The Speed Up Versus Redesign Trap

This is the trap almost everyone falls into. You take an existing process, drop an AI tool into the middle of it, and the process now runs faster. It feels like progress. But you have accelerated a workflow that was designed for humans doing manual steps, complete with the handoffs, approvals, and rework that made sense before the technology existed. You sped up the bad version.

The coverage of McKinsey's findings in The Next Web framed it well: the productivity payoff from AI is real, but it is conditional. The condition is redesign. The same Deloitte research points to the same root cause, noting that ROI is elusive not because the model fails but because integration and scaling do. Leaders underestimate how much change management, cross functional coordination, and executive alignment it takes to turn a working pilot into a program that moves the P and L.

It Is Not Just Early Days

The most common defense of the 94 percent is that this is simply early. Give it time, the argument goes, and the returns will arrive as the technology matures and organizations climb the learning curve. There is some truth in it. The two to four year payback horizon Deloitte describes is real, and judging a multi year transformation on twelve months of data would be unfair.

But the early days defense breaks down when you compare companies at the same starting line. The 6 percent and the 94 percent began at roughly the same time, with the same tools, often in the same industries. If time alone closed the gap, you would expect the spread to still be narrow. Instead it is wide, and it tracks cleanly to organizational behavior. The high performers are not further along the same path. They are on a different path, and they got on it deliberately by redesigning before they deployed.

What This Means for Your Next AI Decision

Before you approve the next AI tool, ask one question: which workflow are we willing to redesign around this? If the honest answer is none, you are not buying a return. You are buying a faster version of a process you already have, and the data says that lands you squarely in the 94 percent. The tool is the cheap part. The redesign is where the value lives, and it is the part most companies refuse to fund.

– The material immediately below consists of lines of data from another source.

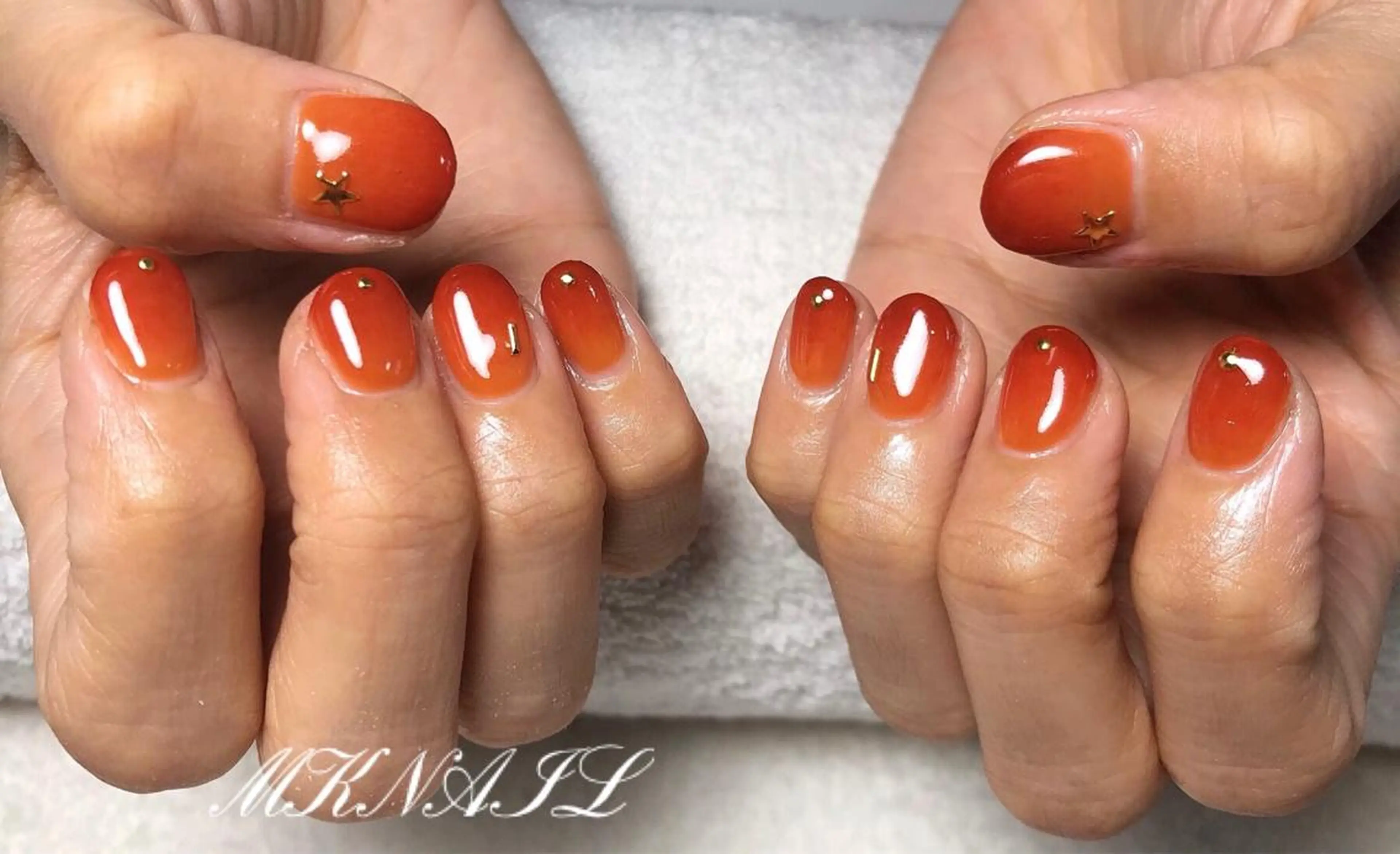 ネイル MK NAILのネイルデザイン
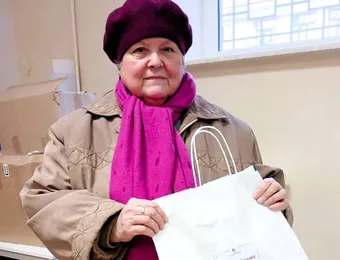 Поддержите Наталью Дмитриевну — вся её пенсия уходит на лекарства
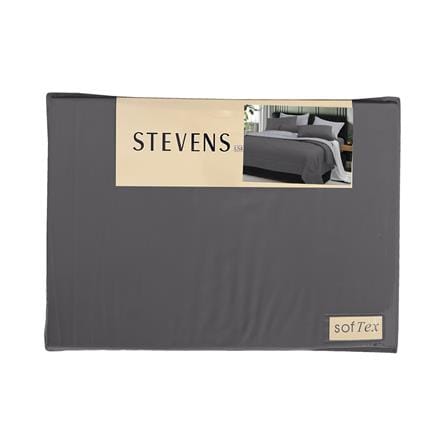 ชุดผ้าปูที่นอน 3.5 ฟุต (ชุด 3 ชิ้น) STEVENS SOFTEX ON17GR_4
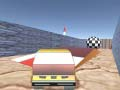 Spēle Rallija auto 3D online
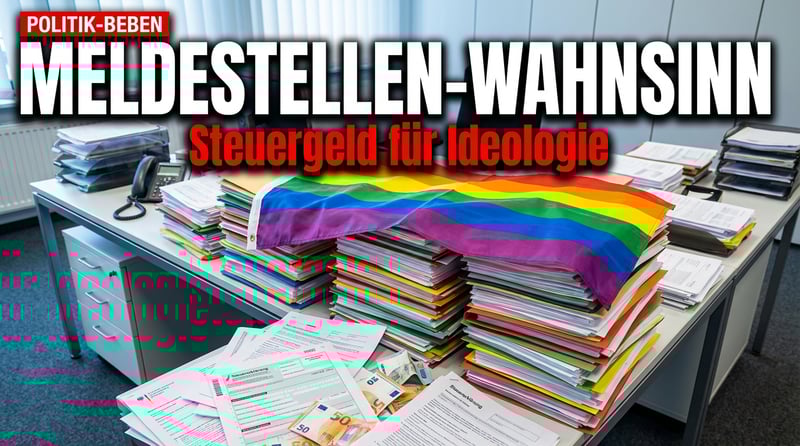 Niedersachsen gönnt sich Meldestelle gegen „Queerfeindlichkeit" – auf Kosten der Steuerzahler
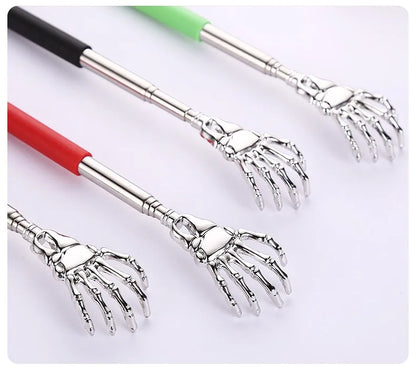 Portable Telescopic Back Scratcher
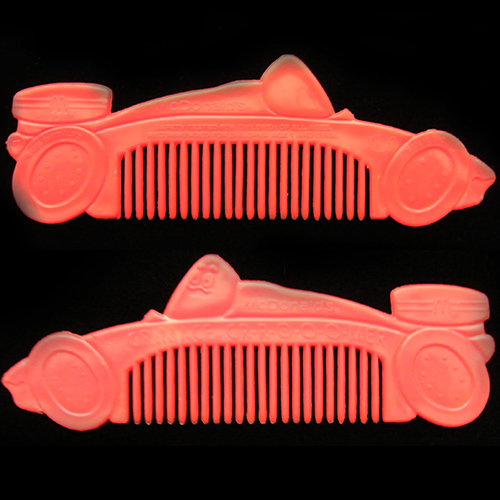 Promo Plastic Items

For a smaller business, this is actually good news. You do not need the largest model or the biggest budget to be in the 6 percent. You need to pick one process you genuinely understand, redesign it around what the AI can now do, and put a named person in charge of the outcome with a number to hit. That is a strategy a ten person company can execute and a thousand person company often cannot, because the smaller company has fewer layers between the decision and the work.

The headline number gets read as proof that AI is overhyped. It is the opposite. The 94 percent are not failing because AI does not work. They are failing because they bought software and called it a strategy. The 6 percent changed how they operate, and the technology did the rest.